▶ **GOAL**
Count the lines in the entries below that contain the word "centimetres", and give only that number.

#### LISTED RECORDS ####

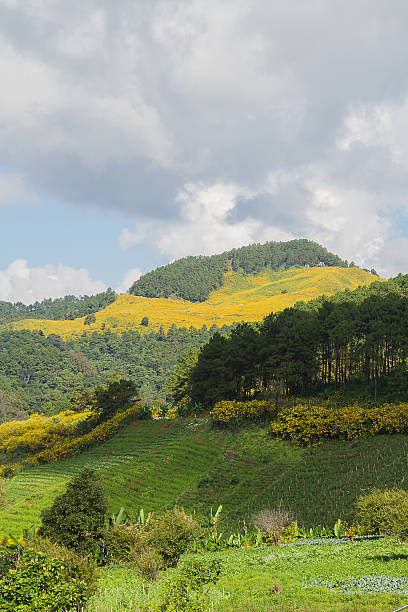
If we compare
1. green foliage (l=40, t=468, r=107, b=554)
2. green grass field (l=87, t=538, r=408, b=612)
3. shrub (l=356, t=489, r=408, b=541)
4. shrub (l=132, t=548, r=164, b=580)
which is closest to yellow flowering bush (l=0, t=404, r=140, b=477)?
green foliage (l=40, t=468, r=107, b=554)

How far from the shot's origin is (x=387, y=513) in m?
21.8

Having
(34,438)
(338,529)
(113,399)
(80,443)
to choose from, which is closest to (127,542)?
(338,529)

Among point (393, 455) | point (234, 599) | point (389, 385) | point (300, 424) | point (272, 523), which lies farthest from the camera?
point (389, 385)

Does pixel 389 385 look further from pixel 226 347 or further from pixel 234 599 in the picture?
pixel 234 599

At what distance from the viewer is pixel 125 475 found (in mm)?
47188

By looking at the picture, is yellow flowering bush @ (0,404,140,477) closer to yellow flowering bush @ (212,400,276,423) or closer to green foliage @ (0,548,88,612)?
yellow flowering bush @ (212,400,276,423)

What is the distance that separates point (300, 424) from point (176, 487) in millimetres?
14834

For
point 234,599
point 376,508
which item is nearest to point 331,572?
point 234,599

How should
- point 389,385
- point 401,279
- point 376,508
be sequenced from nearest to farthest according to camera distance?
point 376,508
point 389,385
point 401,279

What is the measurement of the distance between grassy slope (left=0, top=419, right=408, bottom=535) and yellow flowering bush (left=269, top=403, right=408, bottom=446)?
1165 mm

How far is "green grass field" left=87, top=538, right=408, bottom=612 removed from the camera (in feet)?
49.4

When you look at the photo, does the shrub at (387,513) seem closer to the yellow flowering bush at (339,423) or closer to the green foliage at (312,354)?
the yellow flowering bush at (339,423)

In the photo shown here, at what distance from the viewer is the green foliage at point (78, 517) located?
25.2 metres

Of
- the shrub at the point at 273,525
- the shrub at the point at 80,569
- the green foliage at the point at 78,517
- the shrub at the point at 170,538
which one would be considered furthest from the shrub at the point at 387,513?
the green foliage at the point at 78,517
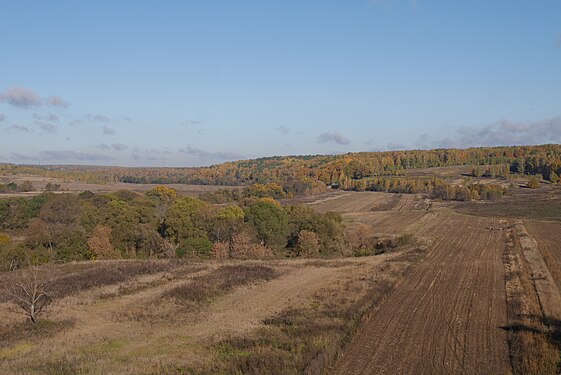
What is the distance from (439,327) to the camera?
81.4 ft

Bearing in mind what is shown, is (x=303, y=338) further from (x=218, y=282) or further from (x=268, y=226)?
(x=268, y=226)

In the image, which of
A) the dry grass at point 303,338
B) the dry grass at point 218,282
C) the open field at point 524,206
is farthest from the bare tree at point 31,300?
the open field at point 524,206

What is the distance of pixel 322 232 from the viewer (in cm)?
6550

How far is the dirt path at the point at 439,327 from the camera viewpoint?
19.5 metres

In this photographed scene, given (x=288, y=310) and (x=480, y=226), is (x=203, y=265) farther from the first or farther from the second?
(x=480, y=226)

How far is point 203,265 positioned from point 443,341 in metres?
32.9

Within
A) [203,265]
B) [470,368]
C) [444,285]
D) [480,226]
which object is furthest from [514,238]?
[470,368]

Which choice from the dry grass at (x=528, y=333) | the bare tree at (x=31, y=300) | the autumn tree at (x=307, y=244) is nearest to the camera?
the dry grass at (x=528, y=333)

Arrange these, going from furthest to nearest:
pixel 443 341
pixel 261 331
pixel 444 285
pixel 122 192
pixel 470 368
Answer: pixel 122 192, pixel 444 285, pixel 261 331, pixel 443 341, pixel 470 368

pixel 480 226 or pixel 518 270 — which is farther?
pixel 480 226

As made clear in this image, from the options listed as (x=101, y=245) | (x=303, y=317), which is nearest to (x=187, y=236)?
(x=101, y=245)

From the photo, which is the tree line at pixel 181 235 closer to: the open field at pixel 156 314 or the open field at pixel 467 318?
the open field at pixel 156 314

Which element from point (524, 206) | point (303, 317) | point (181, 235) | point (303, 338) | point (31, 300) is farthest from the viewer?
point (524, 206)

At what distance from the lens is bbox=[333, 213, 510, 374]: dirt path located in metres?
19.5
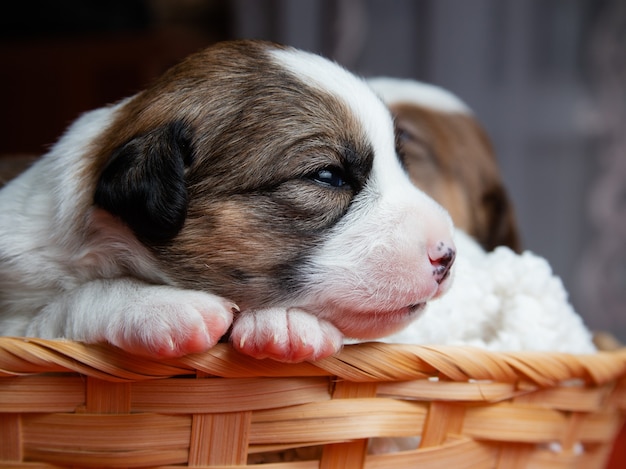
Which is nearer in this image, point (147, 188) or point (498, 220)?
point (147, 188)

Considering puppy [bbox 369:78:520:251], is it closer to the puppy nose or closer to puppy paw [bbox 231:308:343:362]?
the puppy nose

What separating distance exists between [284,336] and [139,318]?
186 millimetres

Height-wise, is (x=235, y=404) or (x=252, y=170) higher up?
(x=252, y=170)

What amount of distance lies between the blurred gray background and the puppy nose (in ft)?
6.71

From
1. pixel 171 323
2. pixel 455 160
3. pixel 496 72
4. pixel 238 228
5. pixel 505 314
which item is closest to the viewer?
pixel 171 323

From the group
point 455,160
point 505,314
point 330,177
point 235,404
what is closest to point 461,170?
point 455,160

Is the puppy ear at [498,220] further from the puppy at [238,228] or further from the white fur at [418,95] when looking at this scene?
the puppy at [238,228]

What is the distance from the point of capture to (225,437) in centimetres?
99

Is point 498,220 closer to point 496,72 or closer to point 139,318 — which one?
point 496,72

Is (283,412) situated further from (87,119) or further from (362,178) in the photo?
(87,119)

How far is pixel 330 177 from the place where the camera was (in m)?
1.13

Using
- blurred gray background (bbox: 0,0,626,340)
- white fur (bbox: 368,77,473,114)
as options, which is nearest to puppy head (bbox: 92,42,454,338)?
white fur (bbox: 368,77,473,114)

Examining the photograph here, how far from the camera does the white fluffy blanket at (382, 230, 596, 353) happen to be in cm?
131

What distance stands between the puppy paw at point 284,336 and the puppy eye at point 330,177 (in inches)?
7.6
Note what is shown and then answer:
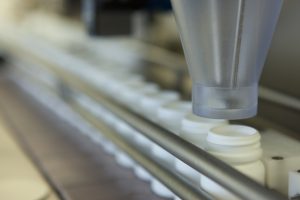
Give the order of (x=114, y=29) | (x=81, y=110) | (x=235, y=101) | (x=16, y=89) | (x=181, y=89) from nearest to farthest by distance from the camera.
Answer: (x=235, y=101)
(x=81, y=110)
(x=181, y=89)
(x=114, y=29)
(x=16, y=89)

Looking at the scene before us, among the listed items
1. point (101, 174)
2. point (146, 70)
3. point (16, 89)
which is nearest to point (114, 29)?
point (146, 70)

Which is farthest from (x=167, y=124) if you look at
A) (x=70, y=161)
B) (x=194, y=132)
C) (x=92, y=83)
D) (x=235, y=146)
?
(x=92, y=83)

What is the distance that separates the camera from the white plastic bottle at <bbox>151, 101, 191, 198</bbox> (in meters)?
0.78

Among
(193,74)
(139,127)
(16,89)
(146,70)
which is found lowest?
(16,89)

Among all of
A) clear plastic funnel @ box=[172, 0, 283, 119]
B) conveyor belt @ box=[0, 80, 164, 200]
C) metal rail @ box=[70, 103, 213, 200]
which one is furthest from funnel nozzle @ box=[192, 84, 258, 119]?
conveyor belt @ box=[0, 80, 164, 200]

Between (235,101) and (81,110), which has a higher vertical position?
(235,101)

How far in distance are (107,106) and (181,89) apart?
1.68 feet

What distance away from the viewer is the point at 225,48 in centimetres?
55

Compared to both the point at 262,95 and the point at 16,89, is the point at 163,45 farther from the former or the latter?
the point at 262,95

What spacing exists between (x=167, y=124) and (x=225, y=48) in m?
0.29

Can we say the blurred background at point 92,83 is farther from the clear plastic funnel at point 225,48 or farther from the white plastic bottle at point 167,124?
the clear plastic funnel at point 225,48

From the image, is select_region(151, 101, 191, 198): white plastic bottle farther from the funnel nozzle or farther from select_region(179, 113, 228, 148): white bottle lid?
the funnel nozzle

####
#### LISTED RECORDS ####

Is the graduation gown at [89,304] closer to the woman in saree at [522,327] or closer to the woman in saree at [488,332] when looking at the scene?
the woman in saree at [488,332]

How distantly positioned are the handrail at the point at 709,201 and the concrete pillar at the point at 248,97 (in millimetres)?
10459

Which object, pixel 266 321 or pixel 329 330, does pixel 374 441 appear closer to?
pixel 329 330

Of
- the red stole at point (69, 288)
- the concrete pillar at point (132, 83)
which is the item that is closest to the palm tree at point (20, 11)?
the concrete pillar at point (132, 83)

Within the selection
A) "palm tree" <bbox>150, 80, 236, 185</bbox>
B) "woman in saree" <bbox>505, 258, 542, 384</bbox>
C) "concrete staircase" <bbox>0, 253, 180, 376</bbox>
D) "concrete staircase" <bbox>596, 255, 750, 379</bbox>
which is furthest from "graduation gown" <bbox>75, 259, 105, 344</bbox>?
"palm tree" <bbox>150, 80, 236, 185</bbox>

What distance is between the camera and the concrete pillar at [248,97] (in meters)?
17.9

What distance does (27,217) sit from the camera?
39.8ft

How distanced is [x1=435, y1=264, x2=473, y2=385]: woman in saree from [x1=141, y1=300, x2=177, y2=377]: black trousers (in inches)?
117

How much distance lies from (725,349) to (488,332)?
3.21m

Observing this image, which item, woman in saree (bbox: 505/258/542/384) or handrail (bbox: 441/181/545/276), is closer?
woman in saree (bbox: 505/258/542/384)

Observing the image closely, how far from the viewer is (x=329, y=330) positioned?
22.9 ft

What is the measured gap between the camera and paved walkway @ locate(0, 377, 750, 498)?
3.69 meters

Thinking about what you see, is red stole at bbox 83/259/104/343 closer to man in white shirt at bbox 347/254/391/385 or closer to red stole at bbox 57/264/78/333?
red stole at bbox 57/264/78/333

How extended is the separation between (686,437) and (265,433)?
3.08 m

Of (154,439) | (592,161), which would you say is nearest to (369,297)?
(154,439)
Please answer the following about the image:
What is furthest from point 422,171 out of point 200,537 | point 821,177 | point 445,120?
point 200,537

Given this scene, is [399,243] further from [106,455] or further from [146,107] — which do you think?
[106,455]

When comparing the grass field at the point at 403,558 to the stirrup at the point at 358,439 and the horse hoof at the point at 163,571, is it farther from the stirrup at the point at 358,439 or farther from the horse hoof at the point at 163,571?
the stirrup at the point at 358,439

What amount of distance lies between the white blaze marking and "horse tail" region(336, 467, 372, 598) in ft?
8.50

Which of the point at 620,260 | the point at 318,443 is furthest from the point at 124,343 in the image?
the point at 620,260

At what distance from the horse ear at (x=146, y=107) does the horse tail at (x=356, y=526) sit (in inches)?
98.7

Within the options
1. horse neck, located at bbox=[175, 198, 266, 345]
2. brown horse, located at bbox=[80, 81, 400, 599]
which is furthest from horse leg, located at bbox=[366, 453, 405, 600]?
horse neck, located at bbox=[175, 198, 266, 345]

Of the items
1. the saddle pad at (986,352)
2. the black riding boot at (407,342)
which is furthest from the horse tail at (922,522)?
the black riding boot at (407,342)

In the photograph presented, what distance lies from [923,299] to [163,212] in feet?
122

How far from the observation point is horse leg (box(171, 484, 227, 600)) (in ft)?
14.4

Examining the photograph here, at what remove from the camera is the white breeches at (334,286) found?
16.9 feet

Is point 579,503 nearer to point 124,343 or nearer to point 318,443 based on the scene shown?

####

▶ **ANSWER TO THE TASK**
2